ROCKVILLE, MD. — The angiotensin receptor blocker candesartan should be approved as a treatment for heart failure in patients who are on an ACE inhibitor, a Food and Drug Administration advisory panel has unanimously recommended.
The FDA's cardiovascular and renal drugs advisory committee backed the approval on the basis of results of one of the three Candesartan in Heart Failure Assessment of Reduction in Mortality and Morbidity (CHARM) trials.
In CHARM-Added, candesartan (titrated to a target dose of 32 mg/day) was compared with placebo in 2,548 patients with New York Heart Association (NYHA) class II-IV heart failure (HF) and a left ventricular ejection fraction (LVEF) at or below 40% who were on an ACE inhibitor and standard therapy. The results showed that adding an ARB to standard treatment that included an ACE inhibitor added an incremental benefit in this population: The relative risk of cardiovascular mortality or HF hospitalization—the primary end point—was reduced by 15% in those on candesartan during a median follow-up of 41 months. The benefits were also seen in patients treated with β-blockers, which suggested no adverse interactions among β-blockers, candesartan, and ACE inhibitors, as was noted in the Valsartan Heart Failure Trial (Val-HeFT), in which HF morbidity was worse in patients on an ACE inhibitor, β-blocker, and valsartan, according to the FDA.
The purpose of the panel meeting was to determine, according to the FDA's agenda, “whether CHARM-Added provides compelling evidence that candesartan should, under some circumstances, be recommended for use in patients on an ACE inhibitor.”
But a large portion of the meeting was spent discussing whether patients in the trial were on optimal ACE inhibitor doses and whether the same benefits might have been achieved by increasing the dose of the ACE inhibitor.
Although panelists said a forced titration of ACE inhibitor therapy in the study protocol would have been ideal, they said they felt comfortable that the ACE inhibitor doses used fell into the ranges considered adequate or optimal. The “final doses of ACE inhibitor achieved were quite substantial” and in line with the doses seen in other trials of ACE inhibitor therapy, said Blasé Carabello, M.D., professor of medicine at Baylor University, Houston. In addition, an analysis of a subset of patients on high doses of ACE inhibitors “all go in the same direction” favoring the benefit.
The FDA usually follows the recommendations of its advisory panels, which are made up of outside experts. If approved, candesartan (marketed as Atacand by AstraZeneca Pharmaceuticals LP) will be the first ARB approved for use with an ACE inhibitor. Shortly before the panel meeting, the agency approved candesartan for patients with NYHA class II-IV heart failure, and an LVEF at or below 40%, who are not on an ACE inhibitor, to reduce the risk of death from cardiovascular causes and reduce HF hospitalization based on the CHARM-Alternative trial.
Speaking for AstraZeneca at the meeting, John McMurray, M.D., the principal investigator of CHARM-Added, said that 96% of the patients in the trial were taking an “individualized, optimum” dose of an ACE inhibitor at baseline, and about 80% of patients were on one of five ACE inhibitors that were considered preferred because of randomized controlled outcome studies of these drugs, said Dr. McMurray, professor of medical cardiology, Western Infirmary, Glasgow, Scotland.
Speaking on the study's efficacy for AstraZeneca, Marc Pfeffer, M.D., interim chair of medicine at Brigham and Women's Hospital, Boston, and cochair of the CHARM executive committee, said that in CHARM-Added, there was there was no evidence that the beneficial effect of candesartan on cardiovascular death or HF hospitalization, was modified “based on ACE inhibitor dose or choice of ACE inhibitor.”

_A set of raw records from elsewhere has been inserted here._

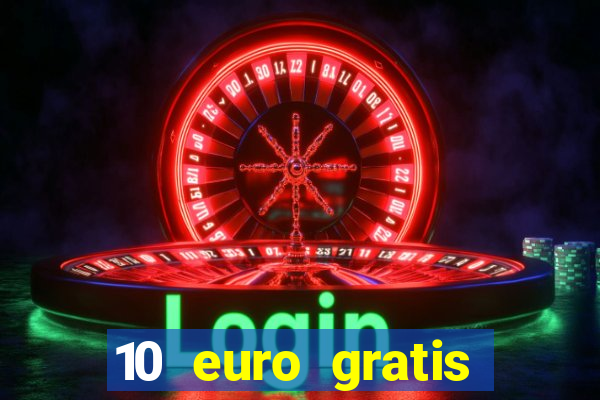 10 euro gratis casino bonus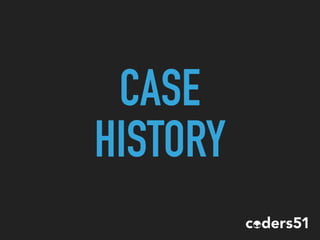 CASE
HISTORY
 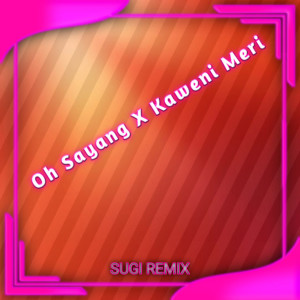 อัลบัม Oh Sayang X Kaweni Meri ศิลปิน SUGI REMIX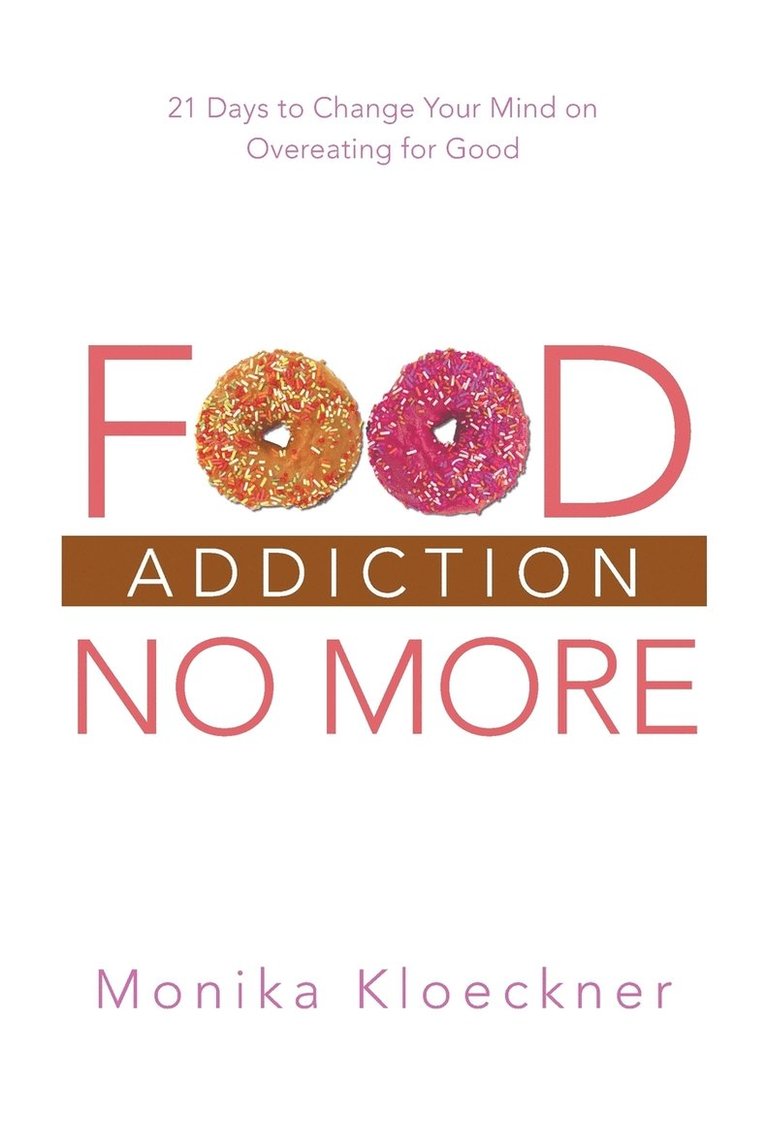 Food Addiction No More 1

James Hainer, M.D., senior director of clinical research at AstraZeneca, said that as expected, due to a greater degree of renin-angiotensin-aldosterone system inhibition, rates of hypotension, abnormal renal function, and hyperkalemia were greater with candesartan. However, these adverse events did not translate into any increases in all-cause hospitalization and/or mortality, sudden death, renal failure, or ventricular fibrillation, he said.
These risks will be addressed on the label in warnings and precautions about hypotension, renal dysfunction, and hyperkalemia and recommendations for monitoring and reducing risk, and through interactions with major societies and treatment guidelines committees, he said.
Dr. McMurray said that on balance, the risk was “substantially” in favor of candesartan: A cost analysis found that for every 1,000 patients treated with candesartan, there were 1,900 fewer days spent in the hospital for worsening heart failure, he told the panel.